### Written task
Reproduce every one of the records below word for word, leaving out the pictures.

### Data records

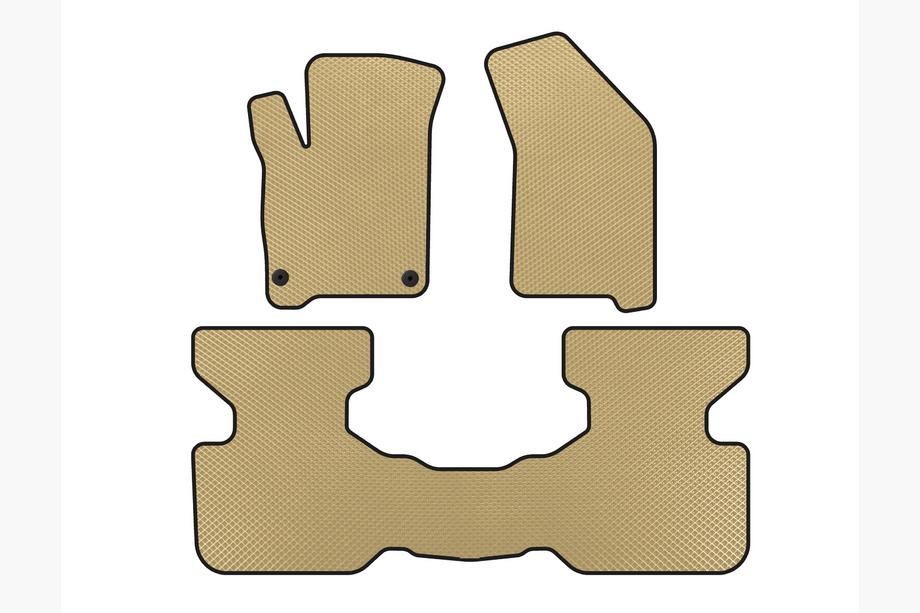 Fiat Freemont 2011-2016 EVA Fußmatten (2011-2016, Beige) Image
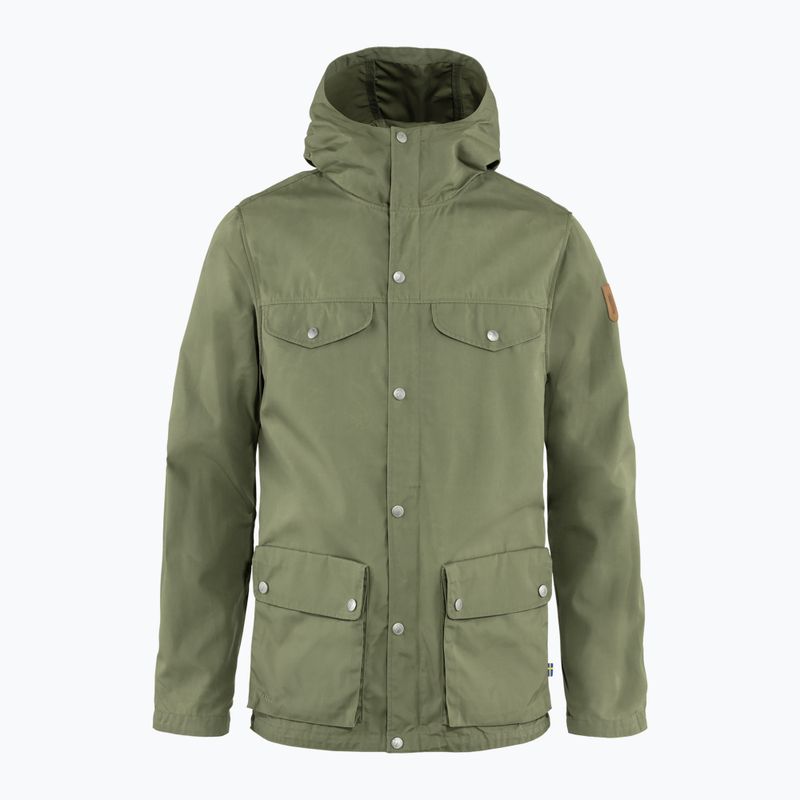 Мъжко ветроустойчиво яке Fjällräven Greenland green 11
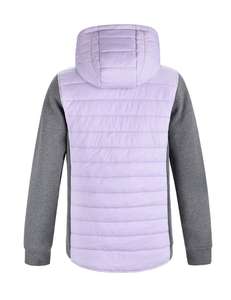 แจ็คเก็ตน้ำหนักเบาสำหรับผู้หญิง,แจ็คเก็ตมีฮู้ดคอตตอนและขนเป็ดสำหรับฤดูใบไม้ร่วงและฤดูหนาว - Product Image 6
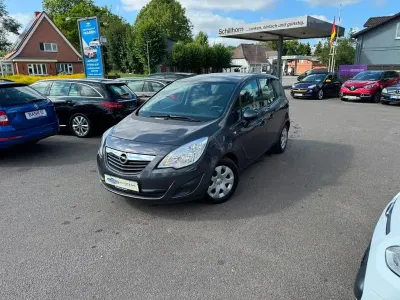 Gebraucht Opel Meriva Selection 101 PS (74 kW) 2012 Grau Van / Kleinbus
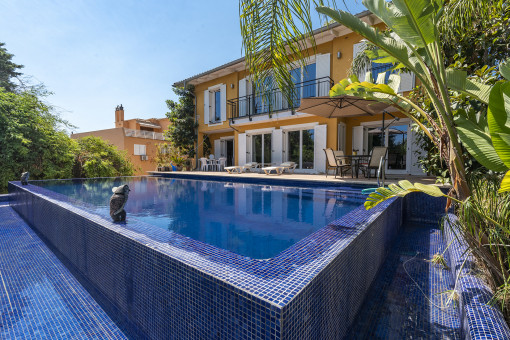 Schöne Villa mit Pool in Magaluf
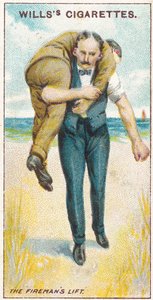 De brandweerman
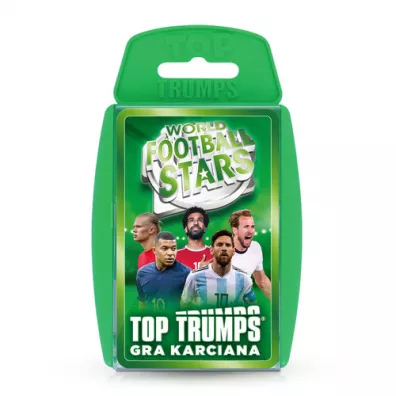 Gra Top Trumps World Football Stars Winning Moves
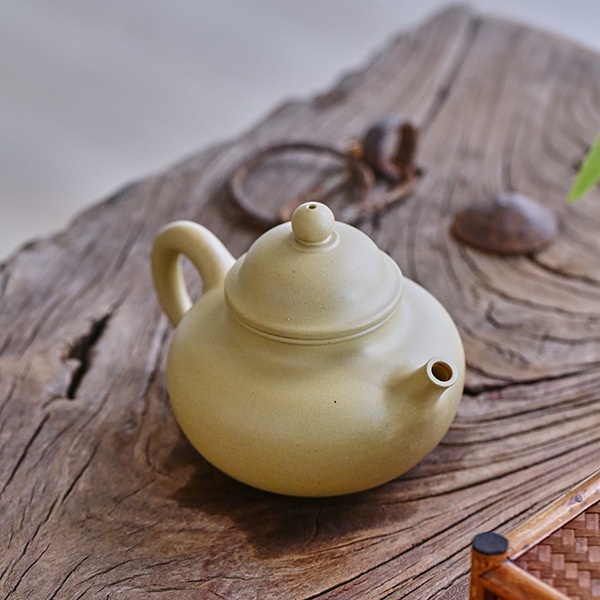 Ấm Tử Sa Nghi Hưng Dung Thiên 280 ml (Bổn Sơn Lục)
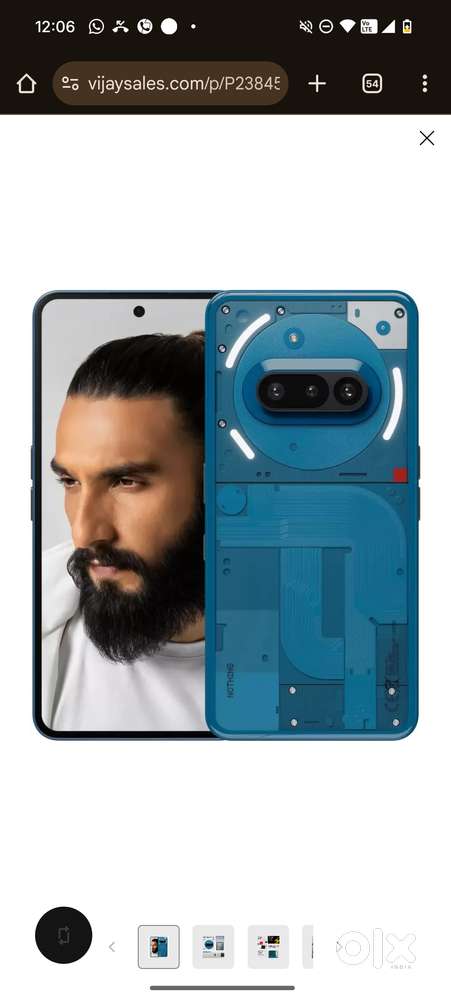 Need to sell nothing 3a 4 month old phone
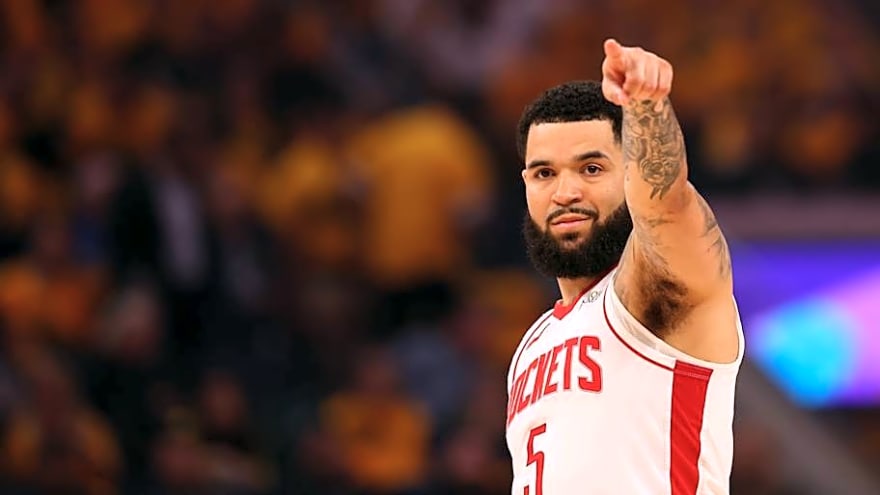 Rockets' Fred VanVleet Attempts to Clear the Air Regarding In-Season Return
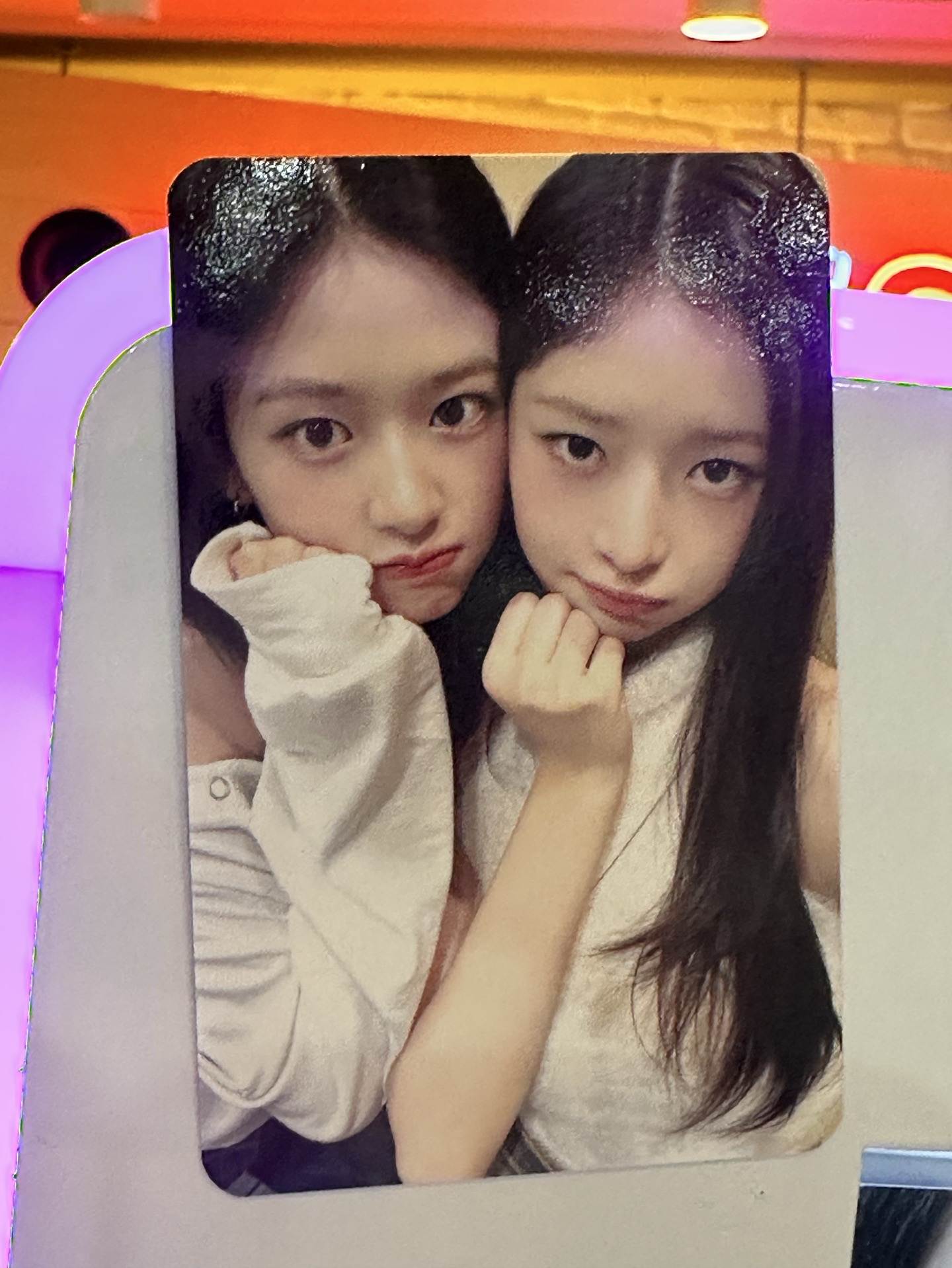 IVE 安Rei MS 幸運卡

### Expected answer
 Fiat Freemont 2011-2016 EVA Fußmatten (2011-2016, Beige) Image
 Мъжко ветроустойчиво яке Fjällräven Greenland green 11
 แจ็คเก็ตน้ำหนักเบาสำหรับผู้หญิง,แจ็คเก็ตมีฮู้ดคอตตอนและขนเป็ดสำหรับฤดูใบไม้ร่วงและฤดูหนาว - Product Image 6
 Gebraucht Opel Meriva Selection 101 PS (74 kW) 2012 Grau Van / Kleinbus
 Schöne Villa mit Pool in Magaluf
 De brandweerman
 Gra Top Trumps World Football Stars Winning Moves
 Ấm Tử Sa Nghi Hưng Dung Thiên 280 ml (Bổn Sơn Lục)
 Need to sell nothing 3a 4 month old phone
 Rockets' Fred VanVleet Attempts to Clear the Air Regarding In-Season Return
 IVE 安Rei MS 幸運卡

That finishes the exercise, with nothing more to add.